**Prompt 1:**
In the radio review, whose unscripted talks on French radio served as Delaney's model?

All the same, there's something quite sweet about a vast, unlubricated dinosaur like the BBC maintaining its faith in the warm-blooded and the agile. If nothing else, it has given an opening to Frank Delaney, who has been put out of action by illness over the last couple of years. Now he's bounced back with Revealed Lives (Radio 4, Monday-Friday), a series of extemporised biographies of figures he admires, from Beatrix Potter to Julian of Norwich.
Delaney's model is a series of unscripted talks by Eve Ruggieri, heard on French radio 10 years ago. In her case, according to the publicity material put out by Radio 4, "as the tension built, so did the audience". Presumably there was some hope that this would happen with Delaney. In fact, the talks have been almost entirely devoid of tension, thanks to Delaney's quite astonishing fluency. You get the odd misplaced emphasis, a few redundant sentences here and there; but really, Delaney is so polished that a bit of gentle scuffing is all to the good. As far as content goes, it's nothing remarkable; but as a display of sheer verbal virtuosity, it's pretty astonishing.

Data records
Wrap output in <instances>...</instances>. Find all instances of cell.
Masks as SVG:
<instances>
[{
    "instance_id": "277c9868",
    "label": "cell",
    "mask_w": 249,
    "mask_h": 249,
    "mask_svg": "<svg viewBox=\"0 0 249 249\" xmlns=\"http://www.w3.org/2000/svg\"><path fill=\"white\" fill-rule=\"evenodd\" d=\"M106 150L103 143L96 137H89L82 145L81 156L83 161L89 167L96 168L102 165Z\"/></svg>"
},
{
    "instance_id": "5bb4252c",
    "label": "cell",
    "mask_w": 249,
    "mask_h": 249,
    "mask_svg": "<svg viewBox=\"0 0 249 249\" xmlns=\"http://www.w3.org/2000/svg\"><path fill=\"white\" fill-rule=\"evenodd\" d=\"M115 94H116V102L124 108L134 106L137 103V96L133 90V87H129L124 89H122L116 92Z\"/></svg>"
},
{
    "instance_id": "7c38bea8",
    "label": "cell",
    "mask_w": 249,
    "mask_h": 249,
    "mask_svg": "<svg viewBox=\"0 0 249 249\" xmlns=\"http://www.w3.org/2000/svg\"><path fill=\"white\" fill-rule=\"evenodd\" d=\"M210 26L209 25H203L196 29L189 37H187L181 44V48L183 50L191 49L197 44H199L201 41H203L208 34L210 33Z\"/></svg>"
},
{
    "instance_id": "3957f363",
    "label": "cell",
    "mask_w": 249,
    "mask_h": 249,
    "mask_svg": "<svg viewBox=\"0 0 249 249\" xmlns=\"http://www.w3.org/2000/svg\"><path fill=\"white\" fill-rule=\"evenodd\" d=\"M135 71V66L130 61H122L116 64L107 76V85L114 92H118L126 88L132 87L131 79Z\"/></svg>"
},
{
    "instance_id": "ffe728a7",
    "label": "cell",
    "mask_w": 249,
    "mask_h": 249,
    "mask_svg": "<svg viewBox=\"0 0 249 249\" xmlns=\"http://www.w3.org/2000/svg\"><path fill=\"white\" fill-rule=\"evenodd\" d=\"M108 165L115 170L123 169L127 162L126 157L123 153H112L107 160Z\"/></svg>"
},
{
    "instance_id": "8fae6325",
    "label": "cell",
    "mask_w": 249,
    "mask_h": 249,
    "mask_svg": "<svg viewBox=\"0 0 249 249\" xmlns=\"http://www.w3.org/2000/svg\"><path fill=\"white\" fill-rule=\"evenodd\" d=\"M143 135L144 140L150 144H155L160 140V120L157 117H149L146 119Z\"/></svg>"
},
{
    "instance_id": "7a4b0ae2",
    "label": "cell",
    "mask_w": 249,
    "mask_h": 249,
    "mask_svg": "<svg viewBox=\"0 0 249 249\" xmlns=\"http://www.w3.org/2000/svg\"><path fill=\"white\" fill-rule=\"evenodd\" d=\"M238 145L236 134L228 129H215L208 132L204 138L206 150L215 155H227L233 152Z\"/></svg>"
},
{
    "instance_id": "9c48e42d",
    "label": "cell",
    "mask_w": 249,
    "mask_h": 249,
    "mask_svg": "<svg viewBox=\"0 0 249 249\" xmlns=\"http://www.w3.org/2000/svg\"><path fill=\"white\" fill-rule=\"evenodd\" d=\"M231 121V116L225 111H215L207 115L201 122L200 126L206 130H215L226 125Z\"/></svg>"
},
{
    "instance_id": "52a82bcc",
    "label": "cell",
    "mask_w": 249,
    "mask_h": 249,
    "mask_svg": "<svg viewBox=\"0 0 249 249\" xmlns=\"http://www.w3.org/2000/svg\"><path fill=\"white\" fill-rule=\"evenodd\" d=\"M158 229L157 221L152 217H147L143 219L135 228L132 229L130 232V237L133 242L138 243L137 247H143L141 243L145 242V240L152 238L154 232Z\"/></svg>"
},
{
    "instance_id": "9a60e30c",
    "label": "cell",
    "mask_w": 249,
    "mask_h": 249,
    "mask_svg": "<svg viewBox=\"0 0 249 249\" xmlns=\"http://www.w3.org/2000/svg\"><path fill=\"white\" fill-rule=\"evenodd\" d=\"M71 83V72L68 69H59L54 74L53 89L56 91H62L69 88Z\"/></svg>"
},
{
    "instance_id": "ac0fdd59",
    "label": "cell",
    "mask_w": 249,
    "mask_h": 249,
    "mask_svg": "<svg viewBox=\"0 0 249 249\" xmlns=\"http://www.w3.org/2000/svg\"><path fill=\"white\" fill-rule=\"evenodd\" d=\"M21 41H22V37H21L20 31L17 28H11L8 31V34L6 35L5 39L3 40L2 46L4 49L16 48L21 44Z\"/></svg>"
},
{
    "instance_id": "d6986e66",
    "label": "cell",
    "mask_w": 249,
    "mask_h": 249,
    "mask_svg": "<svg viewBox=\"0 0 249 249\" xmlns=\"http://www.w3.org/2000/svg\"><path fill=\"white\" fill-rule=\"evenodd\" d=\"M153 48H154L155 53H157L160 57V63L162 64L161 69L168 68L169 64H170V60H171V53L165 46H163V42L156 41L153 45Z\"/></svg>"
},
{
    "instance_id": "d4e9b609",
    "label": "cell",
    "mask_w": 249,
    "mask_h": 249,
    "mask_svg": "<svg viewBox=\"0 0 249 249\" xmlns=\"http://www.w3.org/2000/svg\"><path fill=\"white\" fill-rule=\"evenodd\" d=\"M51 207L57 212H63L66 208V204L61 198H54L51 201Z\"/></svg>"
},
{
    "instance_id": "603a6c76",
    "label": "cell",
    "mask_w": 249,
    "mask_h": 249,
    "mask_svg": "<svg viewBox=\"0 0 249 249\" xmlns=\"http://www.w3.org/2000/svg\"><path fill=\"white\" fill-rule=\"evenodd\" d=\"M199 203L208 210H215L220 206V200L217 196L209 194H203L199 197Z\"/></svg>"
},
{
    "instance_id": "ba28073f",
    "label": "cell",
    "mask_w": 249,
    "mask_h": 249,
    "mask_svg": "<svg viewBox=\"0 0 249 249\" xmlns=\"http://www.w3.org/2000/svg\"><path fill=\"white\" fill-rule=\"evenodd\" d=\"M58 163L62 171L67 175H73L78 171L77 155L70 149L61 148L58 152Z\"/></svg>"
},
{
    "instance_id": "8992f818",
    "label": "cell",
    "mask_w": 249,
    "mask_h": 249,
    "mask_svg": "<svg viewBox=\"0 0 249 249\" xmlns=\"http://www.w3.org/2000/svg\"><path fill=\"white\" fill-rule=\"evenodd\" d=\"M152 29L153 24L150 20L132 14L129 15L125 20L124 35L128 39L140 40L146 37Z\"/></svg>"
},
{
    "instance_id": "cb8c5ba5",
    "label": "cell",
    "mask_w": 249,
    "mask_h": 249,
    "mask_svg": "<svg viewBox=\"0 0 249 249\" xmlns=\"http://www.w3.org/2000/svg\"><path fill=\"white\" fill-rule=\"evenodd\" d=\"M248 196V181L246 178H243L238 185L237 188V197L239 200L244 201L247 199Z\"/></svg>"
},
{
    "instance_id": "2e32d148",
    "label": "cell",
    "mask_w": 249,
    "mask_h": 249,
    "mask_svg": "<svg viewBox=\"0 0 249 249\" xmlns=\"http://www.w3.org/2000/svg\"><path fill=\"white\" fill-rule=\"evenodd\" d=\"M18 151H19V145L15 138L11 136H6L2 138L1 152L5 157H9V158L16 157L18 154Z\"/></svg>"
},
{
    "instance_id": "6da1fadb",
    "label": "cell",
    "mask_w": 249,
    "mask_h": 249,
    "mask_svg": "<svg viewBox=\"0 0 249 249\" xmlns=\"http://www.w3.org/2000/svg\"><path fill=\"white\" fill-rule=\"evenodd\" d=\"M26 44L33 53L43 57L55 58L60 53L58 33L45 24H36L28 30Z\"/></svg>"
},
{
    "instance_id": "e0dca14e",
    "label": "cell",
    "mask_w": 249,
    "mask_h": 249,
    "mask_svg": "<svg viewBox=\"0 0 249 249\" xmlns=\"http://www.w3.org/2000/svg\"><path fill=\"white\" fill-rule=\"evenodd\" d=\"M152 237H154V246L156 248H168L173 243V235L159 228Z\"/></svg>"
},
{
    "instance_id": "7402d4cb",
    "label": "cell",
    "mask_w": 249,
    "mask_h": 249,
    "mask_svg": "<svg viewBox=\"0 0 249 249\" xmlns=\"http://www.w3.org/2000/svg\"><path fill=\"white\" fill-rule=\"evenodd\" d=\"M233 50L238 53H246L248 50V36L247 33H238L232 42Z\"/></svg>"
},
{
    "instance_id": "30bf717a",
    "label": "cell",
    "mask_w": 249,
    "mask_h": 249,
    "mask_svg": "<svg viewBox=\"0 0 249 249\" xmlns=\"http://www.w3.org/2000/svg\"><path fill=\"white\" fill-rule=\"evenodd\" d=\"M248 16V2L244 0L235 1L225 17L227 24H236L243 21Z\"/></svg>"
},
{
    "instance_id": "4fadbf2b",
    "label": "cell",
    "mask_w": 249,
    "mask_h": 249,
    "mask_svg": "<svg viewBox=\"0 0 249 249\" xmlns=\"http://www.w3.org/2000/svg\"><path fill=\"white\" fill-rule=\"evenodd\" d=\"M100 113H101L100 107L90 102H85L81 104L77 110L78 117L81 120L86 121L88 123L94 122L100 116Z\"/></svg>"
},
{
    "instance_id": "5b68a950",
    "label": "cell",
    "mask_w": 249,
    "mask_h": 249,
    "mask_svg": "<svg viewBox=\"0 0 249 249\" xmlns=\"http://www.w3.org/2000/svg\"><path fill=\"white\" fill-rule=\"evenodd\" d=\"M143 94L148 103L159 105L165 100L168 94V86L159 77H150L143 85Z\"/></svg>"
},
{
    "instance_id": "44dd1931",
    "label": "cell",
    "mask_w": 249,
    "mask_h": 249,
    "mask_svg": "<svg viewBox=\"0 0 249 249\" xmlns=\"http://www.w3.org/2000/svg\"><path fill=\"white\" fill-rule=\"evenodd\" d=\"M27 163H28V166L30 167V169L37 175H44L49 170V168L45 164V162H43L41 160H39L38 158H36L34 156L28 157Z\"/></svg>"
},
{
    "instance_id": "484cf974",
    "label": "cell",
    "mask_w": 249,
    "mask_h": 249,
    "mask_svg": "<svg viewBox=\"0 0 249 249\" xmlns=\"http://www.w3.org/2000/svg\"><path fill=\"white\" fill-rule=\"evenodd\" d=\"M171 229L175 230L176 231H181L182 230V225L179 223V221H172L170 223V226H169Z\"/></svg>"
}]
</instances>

**Prompt 2:**
Return every line of the entries that contains the string "instances". Matching is case-sensitive.

**Reply 1:**
Eve Ruggieri's.

**Reply 2:**
Wrap output in <instances>...</instances>. Find all instances of cell.
<instances>
</instances>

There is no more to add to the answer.